Cheney Pushes Cordray to Ease Regulatory Burdens
August 16, 2011
August 16, 2011
With Richard Cordray’s nomination hearing before the Senate Banking Committee just weeks away, Credit Union National Association (CUNA) President/CEO Bill Cheney wrote a letter encouraging the candidate for Consumer Financial Protection Bureau (CFPB) director to minimize new regulations and work to ease the regulatory burden on credit unions and other small financial institutions.
Cheney urged Cordray to work alongside the credit unions to help them better serve their customers, and he reiterated his recommendation that the bureau create an Office of Regulatory Burden Monitoring to help the agency track the impact of its regulations and ultimately “mitigate the cumulative regulatory burden faced by credit unions and other small financial institutions.”
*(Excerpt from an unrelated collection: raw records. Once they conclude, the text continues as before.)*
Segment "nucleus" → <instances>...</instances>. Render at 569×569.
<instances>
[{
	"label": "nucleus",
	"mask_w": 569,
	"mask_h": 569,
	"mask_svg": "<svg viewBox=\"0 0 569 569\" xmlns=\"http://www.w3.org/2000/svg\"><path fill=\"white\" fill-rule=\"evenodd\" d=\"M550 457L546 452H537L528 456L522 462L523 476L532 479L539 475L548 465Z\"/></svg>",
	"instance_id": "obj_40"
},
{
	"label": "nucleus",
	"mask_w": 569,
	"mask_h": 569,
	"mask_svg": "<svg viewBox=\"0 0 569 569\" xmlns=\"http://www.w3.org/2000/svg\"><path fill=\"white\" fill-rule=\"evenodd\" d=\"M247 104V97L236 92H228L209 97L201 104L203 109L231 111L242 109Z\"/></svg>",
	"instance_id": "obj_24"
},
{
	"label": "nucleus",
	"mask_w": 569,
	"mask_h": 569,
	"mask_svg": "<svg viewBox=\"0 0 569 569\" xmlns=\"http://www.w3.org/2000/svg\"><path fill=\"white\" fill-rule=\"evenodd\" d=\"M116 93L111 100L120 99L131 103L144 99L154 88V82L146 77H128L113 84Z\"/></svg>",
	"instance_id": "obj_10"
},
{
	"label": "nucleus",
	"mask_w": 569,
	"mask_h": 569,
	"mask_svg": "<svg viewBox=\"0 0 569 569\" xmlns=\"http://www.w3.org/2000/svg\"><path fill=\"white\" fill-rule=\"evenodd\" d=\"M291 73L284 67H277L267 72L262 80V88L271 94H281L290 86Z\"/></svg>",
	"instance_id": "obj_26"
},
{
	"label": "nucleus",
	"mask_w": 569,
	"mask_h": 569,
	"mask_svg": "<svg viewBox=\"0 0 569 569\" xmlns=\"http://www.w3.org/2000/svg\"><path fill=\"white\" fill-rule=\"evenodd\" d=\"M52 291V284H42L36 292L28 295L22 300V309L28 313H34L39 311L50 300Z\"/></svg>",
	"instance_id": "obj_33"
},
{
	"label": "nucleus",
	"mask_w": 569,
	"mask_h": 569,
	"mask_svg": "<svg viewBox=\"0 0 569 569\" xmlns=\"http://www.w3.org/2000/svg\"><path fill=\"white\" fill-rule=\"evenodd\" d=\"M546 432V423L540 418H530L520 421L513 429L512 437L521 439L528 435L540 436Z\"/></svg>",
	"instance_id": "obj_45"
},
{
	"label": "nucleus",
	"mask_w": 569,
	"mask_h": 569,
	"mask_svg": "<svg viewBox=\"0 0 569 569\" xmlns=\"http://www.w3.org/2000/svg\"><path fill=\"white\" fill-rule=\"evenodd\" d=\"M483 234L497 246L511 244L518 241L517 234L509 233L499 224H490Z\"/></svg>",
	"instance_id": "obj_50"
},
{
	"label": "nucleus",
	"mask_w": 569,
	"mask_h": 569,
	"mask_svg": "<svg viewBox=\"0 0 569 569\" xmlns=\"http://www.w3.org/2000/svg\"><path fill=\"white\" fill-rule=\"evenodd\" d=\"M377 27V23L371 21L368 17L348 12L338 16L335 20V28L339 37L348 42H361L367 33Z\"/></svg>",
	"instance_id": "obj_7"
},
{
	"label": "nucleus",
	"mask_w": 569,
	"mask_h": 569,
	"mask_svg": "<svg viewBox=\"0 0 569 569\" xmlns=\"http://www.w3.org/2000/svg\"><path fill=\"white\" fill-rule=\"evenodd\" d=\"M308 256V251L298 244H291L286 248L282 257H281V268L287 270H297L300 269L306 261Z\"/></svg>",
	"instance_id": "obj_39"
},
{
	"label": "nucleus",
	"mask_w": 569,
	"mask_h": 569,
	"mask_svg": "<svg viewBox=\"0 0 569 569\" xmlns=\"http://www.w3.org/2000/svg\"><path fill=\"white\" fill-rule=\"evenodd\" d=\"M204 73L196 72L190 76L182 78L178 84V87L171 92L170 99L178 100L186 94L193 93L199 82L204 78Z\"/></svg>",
Cordray’s nomination does give credit unions cause for optimism. Ohio Credit Union League representatives have reported working closely with Cordray to develop various financial literacy campaigns throughout Ohio. He also filed suit against Bank of America in 2009 on behalf of a group of five public pension funds over the bank’s acquisition of Merrill Lynch & Company.
Cordray served as the attorney general and treasurer of Ohio before being named the CFPB’s assistant director for enforcement in January. He was announced as President Barack Obama’s nominee for CFPB director in July, but Senate Republicans are threatening to block any nomination for a CFPB director until the bureau’s structure is changed. The House has passed legislation appeasing these demands, including the creation of a five-member board to run the bureau, but Obama and Senate Democrats remain opposed.
Elizabeth Warren, special adviser to the CFPB, said recently that Corday “has a proven track record of fighting for families during his time as head of the CFPB enforcement division, as attorney general of Ohio, and throughout his career.”
In his letter, Cheney went on to praise the CFPB’s having revised and combined Truth-In-Lending-Act and Real Estate Settlement Procedures Act forms in a single mortgage disclosure, calling it a “positive, useful approach” to collaborating with stakeholders.
The CFPB completed the third of five mortgage disclosure comment rounds last week. CUNA has discussed this and other topics with the board as part of an ongoing conversation.